● THE EXERCISE:
Convert the entries below, from the line containing "What is the spatial" through the final line, inclusive, into a Markdown table with a Row column holding the row number and a Line column holding each line, leaving out blank lines.

● DATA LISTING:
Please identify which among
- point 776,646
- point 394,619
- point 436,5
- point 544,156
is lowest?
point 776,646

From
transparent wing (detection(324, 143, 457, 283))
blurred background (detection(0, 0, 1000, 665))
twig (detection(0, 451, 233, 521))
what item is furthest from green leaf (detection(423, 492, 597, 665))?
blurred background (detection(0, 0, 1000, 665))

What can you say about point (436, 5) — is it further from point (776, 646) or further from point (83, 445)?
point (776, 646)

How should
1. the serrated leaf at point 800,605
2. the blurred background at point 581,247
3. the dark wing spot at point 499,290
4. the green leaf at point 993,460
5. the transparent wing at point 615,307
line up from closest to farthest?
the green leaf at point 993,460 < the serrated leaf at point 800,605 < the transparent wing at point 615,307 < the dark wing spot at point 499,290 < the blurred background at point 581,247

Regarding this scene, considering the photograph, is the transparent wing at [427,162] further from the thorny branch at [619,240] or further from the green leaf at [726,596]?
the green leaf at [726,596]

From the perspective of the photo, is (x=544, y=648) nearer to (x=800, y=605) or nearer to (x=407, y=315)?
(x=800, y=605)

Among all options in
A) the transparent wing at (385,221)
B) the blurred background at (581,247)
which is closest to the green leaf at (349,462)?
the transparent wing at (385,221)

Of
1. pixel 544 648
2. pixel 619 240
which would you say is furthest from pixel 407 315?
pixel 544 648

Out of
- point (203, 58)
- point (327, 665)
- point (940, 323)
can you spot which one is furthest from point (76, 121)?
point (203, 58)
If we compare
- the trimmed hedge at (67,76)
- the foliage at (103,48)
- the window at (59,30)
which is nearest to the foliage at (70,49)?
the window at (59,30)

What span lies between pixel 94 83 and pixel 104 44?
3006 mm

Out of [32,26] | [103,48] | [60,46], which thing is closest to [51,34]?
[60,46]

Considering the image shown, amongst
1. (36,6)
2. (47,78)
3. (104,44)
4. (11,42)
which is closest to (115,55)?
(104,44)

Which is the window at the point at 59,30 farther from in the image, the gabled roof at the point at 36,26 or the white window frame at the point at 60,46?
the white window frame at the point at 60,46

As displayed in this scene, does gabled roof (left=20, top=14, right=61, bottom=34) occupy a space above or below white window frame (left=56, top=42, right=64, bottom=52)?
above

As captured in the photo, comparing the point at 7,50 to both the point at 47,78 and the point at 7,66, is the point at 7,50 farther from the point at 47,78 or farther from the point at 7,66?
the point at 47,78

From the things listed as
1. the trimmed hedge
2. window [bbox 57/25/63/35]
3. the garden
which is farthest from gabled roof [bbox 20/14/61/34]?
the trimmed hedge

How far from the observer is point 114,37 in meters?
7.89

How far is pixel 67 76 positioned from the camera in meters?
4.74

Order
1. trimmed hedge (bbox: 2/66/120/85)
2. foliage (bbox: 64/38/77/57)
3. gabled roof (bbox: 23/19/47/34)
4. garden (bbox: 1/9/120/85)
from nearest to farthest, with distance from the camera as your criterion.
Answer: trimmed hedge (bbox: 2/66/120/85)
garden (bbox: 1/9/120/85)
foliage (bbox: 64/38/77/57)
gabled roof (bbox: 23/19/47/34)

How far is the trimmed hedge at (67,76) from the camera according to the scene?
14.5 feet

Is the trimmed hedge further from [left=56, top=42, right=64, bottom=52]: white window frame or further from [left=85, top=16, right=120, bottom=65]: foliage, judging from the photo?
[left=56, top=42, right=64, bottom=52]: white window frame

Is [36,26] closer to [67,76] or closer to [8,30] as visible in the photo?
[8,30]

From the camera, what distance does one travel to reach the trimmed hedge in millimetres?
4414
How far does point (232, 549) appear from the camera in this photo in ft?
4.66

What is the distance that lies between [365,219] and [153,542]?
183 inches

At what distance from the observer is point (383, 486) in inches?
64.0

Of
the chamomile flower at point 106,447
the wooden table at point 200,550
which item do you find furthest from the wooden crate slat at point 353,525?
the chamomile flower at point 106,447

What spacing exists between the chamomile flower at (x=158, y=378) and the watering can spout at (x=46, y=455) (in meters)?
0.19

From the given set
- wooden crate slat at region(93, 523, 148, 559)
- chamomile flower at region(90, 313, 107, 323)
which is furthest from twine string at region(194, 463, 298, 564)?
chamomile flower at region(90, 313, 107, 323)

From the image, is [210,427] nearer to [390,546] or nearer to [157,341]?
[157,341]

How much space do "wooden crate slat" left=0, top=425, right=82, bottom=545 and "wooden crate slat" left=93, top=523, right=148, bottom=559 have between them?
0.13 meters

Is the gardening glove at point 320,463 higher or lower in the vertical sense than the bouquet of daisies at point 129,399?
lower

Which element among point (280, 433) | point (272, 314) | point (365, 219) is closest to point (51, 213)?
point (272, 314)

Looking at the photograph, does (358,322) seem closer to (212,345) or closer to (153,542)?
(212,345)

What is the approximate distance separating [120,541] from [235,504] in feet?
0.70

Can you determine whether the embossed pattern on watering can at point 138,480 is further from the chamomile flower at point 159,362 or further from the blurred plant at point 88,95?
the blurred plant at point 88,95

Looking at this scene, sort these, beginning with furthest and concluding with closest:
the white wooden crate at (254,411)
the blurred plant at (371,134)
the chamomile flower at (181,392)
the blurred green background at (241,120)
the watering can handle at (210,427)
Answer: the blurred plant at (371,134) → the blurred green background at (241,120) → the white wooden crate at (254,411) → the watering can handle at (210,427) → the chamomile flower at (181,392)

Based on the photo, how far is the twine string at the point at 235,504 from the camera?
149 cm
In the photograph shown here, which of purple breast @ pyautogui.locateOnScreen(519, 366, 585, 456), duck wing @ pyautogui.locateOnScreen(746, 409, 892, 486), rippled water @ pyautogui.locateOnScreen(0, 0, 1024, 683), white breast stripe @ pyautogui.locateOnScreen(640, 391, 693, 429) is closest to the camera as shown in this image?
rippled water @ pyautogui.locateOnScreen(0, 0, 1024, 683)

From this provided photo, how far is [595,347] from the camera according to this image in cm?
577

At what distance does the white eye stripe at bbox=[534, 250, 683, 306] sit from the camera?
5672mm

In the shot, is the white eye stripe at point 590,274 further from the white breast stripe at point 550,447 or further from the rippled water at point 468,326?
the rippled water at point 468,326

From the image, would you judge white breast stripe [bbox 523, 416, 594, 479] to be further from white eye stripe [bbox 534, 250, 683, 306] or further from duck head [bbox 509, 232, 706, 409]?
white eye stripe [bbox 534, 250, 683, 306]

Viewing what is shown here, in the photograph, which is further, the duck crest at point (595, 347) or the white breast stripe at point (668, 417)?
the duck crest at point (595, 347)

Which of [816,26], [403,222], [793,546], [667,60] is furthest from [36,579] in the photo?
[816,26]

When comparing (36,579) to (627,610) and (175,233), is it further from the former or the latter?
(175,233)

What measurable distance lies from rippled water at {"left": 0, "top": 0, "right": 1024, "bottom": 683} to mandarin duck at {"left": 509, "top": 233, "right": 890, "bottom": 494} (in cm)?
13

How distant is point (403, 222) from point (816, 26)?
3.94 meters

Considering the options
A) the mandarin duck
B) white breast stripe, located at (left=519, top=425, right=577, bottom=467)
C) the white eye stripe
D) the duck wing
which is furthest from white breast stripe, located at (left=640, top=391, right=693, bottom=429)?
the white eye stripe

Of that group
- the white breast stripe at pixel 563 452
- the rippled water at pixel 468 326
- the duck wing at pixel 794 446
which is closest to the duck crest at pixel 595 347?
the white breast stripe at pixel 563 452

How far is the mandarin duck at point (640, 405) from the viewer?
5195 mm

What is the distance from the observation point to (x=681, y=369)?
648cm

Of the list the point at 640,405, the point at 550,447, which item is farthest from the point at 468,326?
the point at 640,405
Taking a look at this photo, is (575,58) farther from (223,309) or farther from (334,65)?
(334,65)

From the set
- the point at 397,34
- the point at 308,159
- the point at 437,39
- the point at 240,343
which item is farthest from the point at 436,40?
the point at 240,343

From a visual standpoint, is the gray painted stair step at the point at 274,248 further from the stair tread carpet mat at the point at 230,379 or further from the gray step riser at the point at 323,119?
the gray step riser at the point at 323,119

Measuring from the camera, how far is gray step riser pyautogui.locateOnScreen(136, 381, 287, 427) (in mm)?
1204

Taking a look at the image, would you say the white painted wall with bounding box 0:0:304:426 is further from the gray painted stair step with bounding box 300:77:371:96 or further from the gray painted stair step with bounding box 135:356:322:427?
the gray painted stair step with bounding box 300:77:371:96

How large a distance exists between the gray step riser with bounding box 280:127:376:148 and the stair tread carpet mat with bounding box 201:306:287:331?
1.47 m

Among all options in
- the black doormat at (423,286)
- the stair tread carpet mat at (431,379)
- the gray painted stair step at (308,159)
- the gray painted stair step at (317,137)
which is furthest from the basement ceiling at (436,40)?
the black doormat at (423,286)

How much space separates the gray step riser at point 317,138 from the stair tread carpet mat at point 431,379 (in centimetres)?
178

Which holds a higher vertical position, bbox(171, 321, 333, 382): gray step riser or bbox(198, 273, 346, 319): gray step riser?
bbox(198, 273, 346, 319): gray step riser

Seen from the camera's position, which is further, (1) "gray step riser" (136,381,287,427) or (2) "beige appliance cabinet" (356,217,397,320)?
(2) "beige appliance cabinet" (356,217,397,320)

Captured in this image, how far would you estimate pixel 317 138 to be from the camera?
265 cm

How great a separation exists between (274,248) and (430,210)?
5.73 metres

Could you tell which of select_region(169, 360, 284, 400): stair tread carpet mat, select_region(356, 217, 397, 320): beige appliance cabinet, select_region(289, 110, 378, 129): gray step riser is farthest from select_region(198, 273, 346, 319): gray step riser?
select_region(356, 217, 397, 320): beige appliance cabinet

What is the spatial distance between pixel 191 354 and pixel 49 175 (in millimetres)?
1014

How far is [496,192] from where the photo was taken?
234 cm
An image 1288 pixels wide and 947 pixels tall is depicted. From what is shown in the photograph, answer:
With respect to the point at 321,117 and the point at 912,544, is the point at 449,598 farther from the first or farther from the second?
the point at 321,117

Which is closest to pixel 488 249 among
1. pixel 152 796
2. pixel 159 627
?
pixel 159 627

● THE COMPLETED TASK:
| Row | Line |
|---|---|
| 1 | What is the spatial distance between pixel 191 354 and pixel 49 175 (in millimetres)? |
| 2 | 1014 |
| 3 | How far is [496,192] from where the photo was taken? |
| 4 | 234 cm |
| 5 | An image 1288 pixels wide and 947 pixels tall is depicted. From what is shown in the photograph, answer: |
| 6 | With respect to the point at 321,117 and the point at 912,544, is the point at 449,598 farther from the first or farther from the second? |
| 7 | the point at 321,117 |
| 8 | Which is closest to pixel 488 249 among |
| 9 | 1. pixel 152 796 |
| 10 | 2. pixel 159 627 |
| 11 | ? |
| 12 | pixel 159 627 |